Il «diritto di scelta etica e scientifica ad una alimentazione vegetariana e vegana» dovrà essere garantito nelle mense pubbliche siciliane. Lo propone il Movimento 5 stelle, anzi lo ripropone. Già nella scorsa legislatura i grillini ci avevano provato, ma non se n’era fatto nulla. La regia dell’operazione è sempre affidata a Valentina Zafarana, capogruppo pentastellata all’Ars e promotrice di analogo disegno di legge durante l’era Crocetta.
L’introduzione «dell’opzione vegana e vegetariana nella ristorazione collettiva pubblica» è di fatto uno dei cavalli di battaglia del Movimento. La sindaca di Torino Chiara Appendino si era guadagnata anche le pagine del Guardian portando la «differenziazione delle diete alimentari» nelle mense della sua città e solo pochi giorni fa il consiglio comunale di Roma, su impulso della maggioranza grillina della sindaca Virginia Raggi, ha varato un regolamento che sdogana menu vegetariani e vegani nelle scuole capitoline, su richiesta dei genitori.
L’esame del parere sul ddl rilanciato da a Palermo da Zafarana era fissato per oggi in commissione Esame delle attività dell’Unione Europea, ma è slittato alla prossima settimana per l’assenza giustificata della stessa prima firmataria. A lei sarebbe toccato di relazionare davanti ai colleghi della commissione presieduta da Pippo Compagnone dei Popolari e autonomisti. Scuole, ospedali, università e tutti gli enti pubblici che ospitano servizi mensa dovranno così attendere ancora, accontentandosi di portate più tradizionali.

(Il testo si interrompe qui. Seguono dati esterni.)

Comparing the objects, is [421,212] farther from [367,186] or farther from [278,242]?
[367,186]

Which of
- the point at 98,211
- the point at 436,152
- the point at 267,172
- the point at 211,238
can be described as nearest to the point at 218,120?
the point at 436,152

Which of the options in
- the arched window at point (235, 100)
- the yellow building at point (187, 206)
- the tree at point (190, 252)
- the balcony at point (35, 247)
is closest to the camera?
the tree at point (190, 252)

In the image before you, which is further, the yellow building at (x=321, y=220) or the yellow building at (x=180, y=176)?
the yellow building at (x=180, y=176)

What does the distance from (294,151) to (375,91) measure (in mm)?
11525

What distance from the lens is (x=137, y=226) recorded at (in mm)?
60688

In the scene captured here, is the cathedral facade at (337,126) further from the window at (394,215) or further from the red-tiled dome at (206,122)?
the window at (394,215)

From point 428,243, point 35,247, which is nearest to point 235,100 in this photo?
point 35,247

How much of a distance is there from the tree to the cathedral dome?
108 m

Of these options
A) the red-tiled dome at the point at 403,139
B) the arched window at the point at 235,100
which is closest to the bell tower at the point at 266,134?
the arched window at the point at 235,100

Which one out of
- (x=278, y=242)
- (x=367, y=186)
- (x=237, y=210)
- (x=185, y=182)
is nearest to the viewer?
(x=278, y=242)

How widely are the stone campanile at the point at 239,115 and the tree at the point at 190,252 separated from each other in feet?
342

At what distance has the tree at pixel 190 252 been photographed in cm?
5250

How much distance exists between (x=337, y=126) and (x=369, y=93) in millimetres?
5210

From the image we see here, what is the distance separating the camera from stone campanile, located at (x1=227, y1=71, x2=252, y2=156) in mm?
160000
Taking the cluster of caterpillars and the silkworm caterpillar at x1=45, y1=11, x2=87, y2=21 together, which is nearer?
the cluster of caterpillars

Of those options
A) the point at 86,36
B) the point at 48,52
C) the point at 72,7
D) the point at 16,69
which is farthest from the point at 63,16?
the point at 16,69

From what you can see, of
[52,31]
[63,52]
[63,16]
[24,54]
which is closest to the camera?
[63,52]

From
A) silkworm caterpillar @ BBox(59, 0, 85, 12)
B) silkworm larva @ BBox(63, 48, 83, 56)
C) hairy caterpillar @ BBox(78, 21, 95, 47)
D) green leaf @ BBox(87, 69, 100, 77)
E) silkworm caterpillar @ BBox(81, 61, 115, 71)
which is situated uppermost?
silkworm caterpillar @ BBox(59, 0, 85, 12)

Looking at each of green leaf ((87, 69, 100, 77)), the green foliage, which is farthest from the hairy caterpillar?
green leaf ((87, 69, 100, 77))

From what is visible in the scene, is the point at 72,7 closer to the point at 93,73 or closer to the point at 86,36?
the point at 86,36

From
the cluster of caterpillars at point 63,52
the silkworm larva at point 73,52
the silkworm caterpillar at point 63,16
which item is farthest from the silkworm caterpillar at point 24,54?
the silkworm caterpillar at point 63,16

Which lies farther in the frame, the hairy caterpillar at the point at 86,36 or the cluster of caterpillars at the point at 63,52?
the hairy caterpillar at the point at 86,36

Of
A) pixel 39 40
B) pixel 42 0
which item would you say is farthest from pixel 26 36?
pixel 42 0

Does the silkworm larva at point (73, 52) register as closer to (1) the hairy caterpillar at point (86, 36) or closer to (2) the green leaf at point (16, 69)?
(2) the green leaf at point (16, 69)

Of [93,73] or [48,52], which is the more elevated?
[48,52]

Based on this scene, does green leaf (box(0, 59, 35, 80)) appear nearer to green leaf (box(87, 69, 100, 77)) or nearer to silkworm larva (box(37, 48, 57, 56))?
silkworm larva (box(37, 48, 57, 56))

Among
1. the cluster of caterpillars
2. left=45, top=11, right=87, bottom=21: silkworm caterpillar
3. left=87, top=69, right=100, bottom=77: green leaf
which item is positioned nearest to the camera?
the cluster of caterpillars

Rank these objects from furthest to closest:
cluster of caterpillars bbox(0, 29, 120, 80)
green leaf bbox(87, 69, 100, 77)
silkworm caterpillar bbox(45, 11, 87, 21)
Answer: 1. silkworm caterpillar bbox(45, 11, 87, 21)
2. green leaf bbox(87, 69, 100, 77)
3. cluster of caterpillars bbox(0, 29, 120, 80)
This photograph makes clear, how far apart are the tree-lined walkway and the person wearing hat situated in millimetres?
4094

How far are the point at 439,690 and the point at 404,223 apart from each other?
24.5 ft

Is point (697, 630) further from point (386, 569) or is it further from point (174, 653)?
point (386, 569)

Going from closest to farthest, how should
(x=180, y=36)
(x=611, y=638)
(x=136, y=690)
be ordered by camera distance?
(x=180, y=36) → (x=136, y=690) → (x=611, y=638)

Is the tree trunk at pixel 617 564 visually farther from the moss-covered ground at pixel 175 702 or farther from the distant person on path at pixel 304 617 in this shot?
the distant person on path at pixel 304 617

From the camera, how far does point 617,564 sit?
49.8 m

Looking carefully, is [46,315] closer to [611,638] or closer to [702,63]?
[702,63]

L’idea del Movimento 5 stelle è di sostenere economicamente tutte le amministrazioni che offriranno non solo menù vegani/vegetariani, ma anche «il consumo di prodotti bio». Alla Regione toccherebbe così, si legge nella bozza presentata dai pentastellati, «erogare contributi, attraverso trasferimenti agli enti locali, fino alla totale copertura dell’incremento di spesa dovuto all’acquisto di prodotti biologici». La spesa complessiva autorizzata nel ddl? Centomila euro. I fondi spetterebbero agli enti che dovrebbero allinearsi alle finalità della legge – entrando questa in vigore con il voto dell’Ars – utilizzando «almeno il 60 per cento dei prodotti impiegati nei menù vegetariani e vegani provenienti da coltivazioni, allevamenti e trasformazioni biologiche».